COSHH failures lead to £280k fine following HSE asthma prosecution
The Health and Safety Executive (HSE) has recently prosecuted Cardiff University following a serious failure to manage workplace exposure risks, resulting in a £280,000 fine after two employees developed occupational asthma.
The case centres on prolonged exposure to animal allergens in laboratory facilities, with HSE finding that the university failed to adequately assess and control risks over a 15-year period, between 2008 and 2025. Both employees affected have been left with permanent, life‑changing health conditions, with one unable to continue in their role. Occupational asthma is a well-recognised outcome of exposure to sensitising substances and can have serious and irreversible consequences for those affected.
At its core, this is a case about fundamental COSHH failures. HSE concluded that the risks were not properly identified or controlled, despite long‑standing legal requirements under the Control of Substances Hazardous to Health Regulations 2002 (COSHH) and clear sector-specific guidance being available for over a decade.
The prosecution was brought under section 2(1) of the Health and Safety at Work etc. Act 1974, with the court imposing a fine of £280,000 alongside costs. Crucially, the enforcement response reflects not a single incident, but a systemic failure sustained over many years, which HSE described as “truly concerning”.
From a regulatory perspective, this case highlights a recurring issue: chronic exposure risks are often under‑recognised because they develop gradually. Unlike acute incidents, occupational disease cases can arise from repeated low-level exposure over time, making robust risk assessment, monitoring and review essential.
It also reinforces a key enforcement reality. Regulators will not hesitate to act where organisations have failed to implement basic, well‑established control measures, particularly where vulnerable workers are exposed to known hazards. The existence of guidance and long‑standing legal duties removes any credible defence based on uncertainty.
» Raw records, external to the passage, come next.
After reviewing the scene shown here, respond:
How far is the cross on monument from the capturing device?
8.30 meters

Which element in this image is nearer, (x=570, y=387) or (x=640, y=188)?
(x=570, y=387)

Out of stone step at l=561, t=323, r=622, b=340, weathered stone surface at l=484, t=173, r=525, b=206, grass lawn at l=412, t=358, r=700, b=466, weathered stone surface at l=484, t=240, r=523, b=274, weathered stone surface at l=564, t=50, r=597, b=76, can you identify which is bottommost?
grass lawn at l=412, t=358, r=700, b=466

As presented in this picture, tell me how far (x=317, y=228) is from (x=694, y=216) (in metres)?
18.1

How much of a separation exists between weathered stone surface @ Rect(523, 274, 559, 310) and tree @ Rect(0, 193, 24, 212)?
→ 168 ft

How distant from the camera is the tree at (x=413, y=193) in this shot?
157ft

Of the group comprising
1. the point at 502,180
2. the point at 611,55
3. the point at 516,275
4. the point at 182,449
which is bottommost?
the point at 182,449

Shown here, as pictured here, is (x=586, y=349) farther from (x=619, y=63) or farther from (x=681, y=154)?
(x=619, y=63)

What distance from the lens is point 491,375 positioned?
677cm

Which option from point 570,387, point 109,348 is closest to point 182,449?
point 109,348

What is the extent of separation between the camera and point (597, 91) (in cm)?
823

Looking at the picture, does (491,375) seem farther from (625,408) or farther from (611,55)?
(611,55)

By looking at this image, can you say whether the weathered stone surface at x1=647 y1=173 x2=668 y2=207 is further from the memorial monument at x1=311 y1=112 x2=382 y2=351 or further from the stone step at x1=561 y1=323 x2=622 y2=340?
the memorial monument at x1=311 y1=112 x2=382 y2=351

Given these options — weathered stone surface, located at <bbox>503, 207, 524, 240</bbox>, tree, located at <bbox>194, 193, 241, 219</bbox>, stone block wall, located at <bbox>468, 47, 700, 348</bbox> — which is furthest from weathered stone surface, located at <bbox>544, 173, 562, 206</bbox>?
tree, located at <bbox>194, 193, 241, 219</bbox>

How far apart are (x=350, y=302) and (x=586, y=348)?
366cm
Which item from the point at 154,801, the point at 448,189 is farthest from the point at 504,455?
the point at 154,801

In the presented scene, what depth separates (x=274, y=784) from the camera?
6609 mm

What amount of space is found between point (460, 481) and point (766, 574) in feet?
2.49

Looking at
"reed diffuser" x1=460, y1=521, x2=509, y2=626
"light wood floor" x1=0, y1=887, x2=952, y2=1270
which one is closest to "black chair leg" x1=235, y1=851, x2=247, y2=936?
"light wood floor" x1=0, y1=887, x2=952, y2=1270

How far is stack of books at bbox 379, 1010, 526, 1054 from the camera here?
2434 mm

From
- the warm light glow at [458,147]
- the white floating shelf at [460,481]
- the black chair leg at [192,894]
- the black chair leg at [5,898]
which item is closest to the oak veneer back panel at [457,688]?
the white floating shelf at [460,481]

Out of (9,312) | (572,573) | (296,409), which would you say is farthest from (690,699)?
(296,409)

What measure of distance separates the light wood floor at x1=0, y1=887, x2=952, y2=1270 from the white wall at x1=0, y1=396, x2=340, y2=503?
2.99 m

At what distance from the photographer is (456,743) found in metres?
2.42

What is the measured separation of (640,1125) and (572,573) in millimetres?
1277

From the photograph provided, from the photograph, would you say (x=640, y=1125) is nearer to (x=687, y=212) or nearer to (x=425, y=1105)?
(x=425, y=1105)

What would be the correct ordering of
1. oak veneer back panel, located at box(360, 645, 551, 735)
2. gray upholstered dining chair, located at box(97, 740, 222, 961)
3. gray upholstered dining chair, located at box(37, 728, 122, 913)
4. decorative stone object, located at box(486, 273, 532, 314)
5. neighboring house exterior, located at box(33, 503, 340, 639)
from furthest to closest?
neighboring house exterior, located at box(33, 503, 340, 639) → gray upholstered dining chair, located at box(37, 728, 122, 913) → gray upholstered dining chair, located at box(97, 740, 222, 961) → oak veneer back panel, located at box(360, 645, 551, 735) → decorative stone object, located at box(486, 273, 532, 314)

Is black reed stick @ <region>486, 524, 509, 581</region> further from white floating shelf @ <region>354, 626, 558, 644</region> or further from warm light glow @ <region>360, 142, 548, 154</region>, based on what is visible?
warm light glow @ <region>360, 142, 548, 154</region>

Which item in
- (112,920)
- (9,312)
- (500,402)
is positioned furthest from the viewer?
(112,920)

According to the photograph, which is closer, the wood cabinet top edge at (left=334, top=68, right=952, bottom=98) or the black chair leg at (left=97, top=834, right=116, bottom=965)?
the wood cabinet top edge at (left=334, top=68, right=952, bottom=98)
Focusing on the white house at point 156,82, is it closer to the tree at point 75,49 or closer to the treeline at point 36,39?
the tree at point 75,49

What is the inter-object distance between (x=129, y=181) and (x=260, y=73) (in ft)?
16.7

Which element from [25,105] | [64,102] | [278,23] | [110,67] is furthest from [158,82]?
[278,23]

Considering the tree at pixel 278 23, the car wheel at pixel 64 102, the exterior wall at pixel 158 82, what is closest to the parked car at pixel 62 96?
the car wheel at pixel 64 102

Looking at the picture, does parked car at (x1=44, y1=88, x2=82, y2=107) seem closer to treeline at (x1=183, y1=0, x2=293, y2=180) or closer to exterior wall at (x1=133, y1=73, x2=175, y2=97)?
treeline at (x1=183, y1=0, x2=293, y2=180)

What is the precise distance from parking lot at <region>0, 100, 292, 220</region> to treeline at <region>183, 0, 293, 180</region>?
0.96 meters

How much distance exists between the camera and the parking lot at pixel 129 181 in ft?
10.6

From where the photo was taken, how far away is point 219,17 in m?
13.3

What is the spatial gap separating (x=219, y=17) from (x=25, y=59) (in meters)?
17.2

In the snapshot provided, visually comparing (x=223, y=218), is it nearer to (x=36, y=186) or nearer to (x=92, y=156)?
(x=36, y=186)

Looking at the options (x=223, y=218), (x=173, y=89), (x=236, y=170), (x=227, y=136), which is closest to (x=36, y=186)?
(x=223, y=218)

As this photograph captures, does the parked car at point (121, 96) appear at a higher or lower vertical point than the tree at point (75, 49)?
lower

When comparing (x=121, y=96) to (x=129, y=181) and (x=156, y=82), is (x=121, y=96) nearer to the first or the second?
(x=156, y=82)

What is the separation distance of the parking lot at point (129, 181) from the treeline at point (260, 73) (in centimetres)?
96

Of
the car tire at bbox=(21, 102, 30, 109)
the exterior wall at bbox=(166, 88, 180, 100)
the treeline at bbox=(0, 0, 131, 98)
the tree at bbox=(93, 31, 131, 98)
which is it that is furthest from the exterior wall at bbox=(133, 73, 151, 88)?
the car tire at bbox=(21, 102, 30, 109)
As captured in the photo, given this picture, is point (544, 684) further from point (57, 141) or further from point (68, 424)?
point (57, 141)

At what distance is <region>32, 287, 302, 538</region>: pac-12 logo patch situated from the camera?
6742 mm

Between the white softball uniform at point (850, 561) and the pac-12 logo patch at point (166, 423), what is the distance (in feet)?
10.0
From a compliance standpoint, the expectations are clear. Organisations working with hazardous substances must ensure that COSHH assessments are suitable and sufficient, and exposure is either prevented or adequately controlled, not simply documented at a point in time.
More broadly, the case underlines the importance of understanding how regulators think and act. Enforcement is increasingly focused on whether risk controls are effective in reality, not whether policies exist on paper. Where failures persist over time, penalties are likely to reflect both the severity of harm and the duration of non-compliance.
For dutyholders, the lesson is straightforward. COSHH compliance is not a static exercise, but an ongoing process requiring active oversight, challenge and adaptation. Where exposure risks are known and foreseeable, failure to act will increasingly be treated as a serious enforcement matter, particularly where it leads to lasting harm.